Tourisme morbide à prévoir
Selon Dominic Lapointe, les catastrophes naturelles dans un lieu très touristique «activent la mémoire de tout un ensemble de gens qui y ont travaillé ou qui l’ont visité».
Le spécialiste liste différents phénomènes qui pourraient survenir dans les six prochains mois à cinq années.
«D’un côté, on va avoir un certain tourisme sombre ou un peu morbide, qui va vouloir voir à quoi ça ressemble une ville qui a brulé. Après ça, il y a tous ceux qui y ont passé du temps, qui y ont des souvenirs et qui vont vouloir voir comment elle est reconstruite.»
Il cite aussi les personnes qui vont venir voir ces lieux pour se sentir utile et contribuer à la reconstruction de la ville et sa région.
Le professeur ne doute pas que les visiteurs seront de nouveau au rendez-vous. «La ville fait partie de ce triumvirat [avec les parcs des Banff et du lac Louise]. Pendant quelques années, peut-être que le circuit va pour certains consister à traverser Jasper plutôt que de s’y arrêter […] Mais assez rapidement le circuit va se rétablir.»
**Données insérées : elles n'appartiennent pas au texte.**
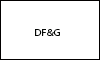 DF&G logo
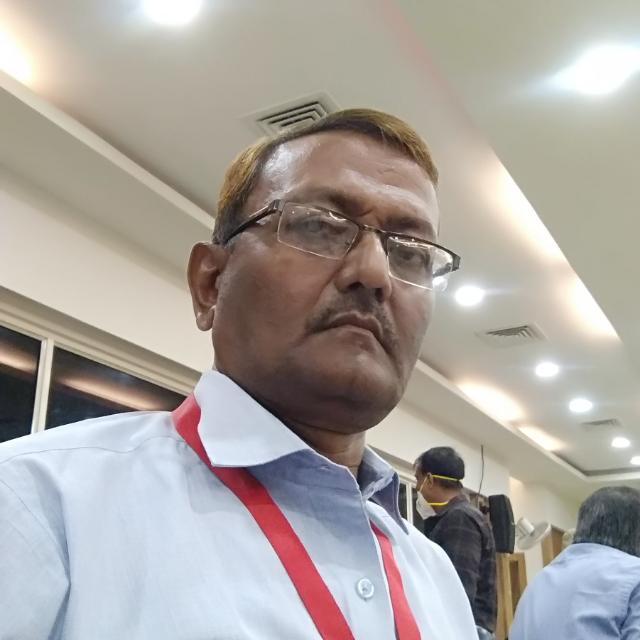 https://1ngo.sgp1.digitaloceanspaces.com/media/seedsindia/WhatsApp Image 2022-10-20 at 6.04.57 PM_W2zRN5G.jpeg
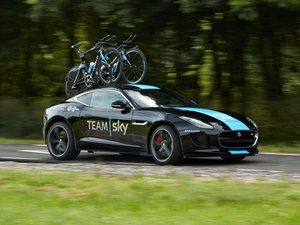 2015Tour de France w^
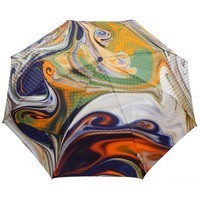 Фото Зонт Doppler Полный автомат 34519/109/57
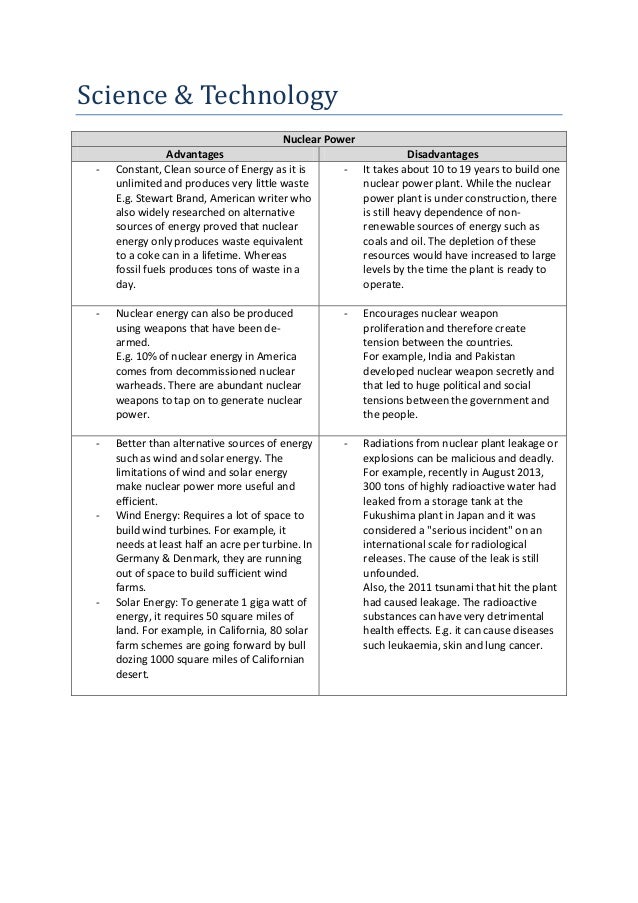 is marriage still relevant in todays society essay is marriage still relevant in todays society essay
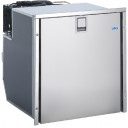 isotherm-drawer-49-inox-kjoleskuff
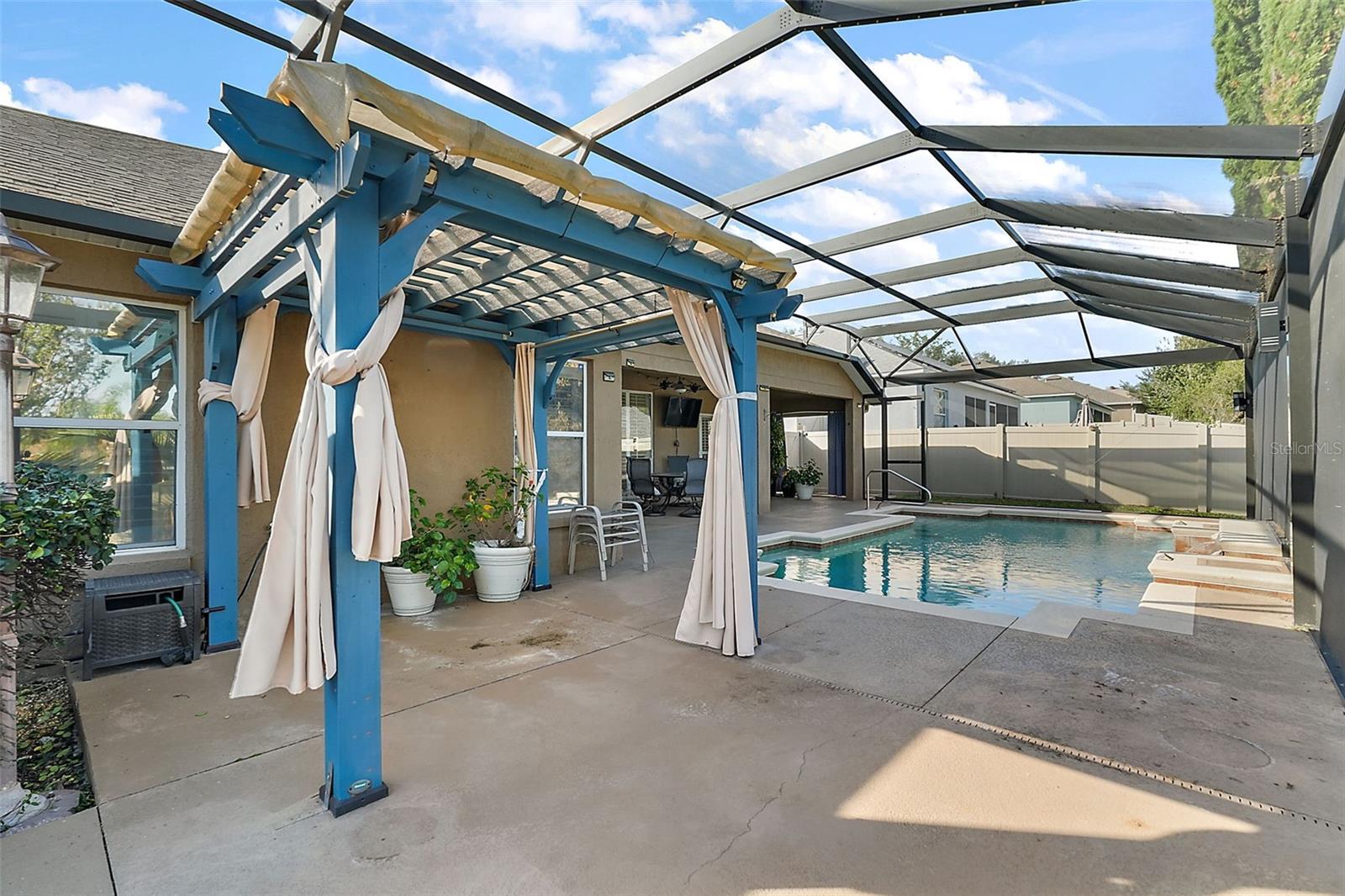 114 COMPASS ROSE DR, GROVELAND, FL, 34736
Les variables des changements climatiques
Des évènements de grande ampleur, comme l’incendie de Jasper, ne peuvent pas être reliés directement aux changements climatiques provoqués par l’activité humaine sans une analyse complète des données.
Cependant, de nombreuses études ont démontré que la hausse des températures entraine une augmentation de la fréquence et de la sévérité des conditions propices aux feux de forêt, comme des températures très élevées, des risques de sècheresse et des vents forts, confirme le chercheur en écologie forestière chez Ressources naturelles Canada, Yan Boulanger.
Selon l’outil Climate Shift Index, les neuf jours de températures intenses enregistrés avant l’incendie avaient trois fois plus de chance de se produire sous l’influence des changements climatiques.
«L’énergie qui est libérée par le feu est encore plus intense, ce qui fait en sorte que ces feux-là sont encore plus difficiles à combattre», poursuit Yan Boulanger.
S’il est aussi difficile d’associer les ravages des dendroctones du pin à l’intensité des feux, Yan Boulanger note que la présence de l’insecte en Alberta reste une conséquence des changements climatiques.
«Normalement, le dendroctone est surtout inféodé à la côte ouest, à la Colombie-Britannique. Cet insecte-là est très sensible aux températures hivernales et pendant plusieurs années, ces températures-là ne sont pas survenues.»
Les températures plus élevées lui ont permis de traverser les Rocheuses et de s’installer dans les forêts du côté est de la chaine de montagnes.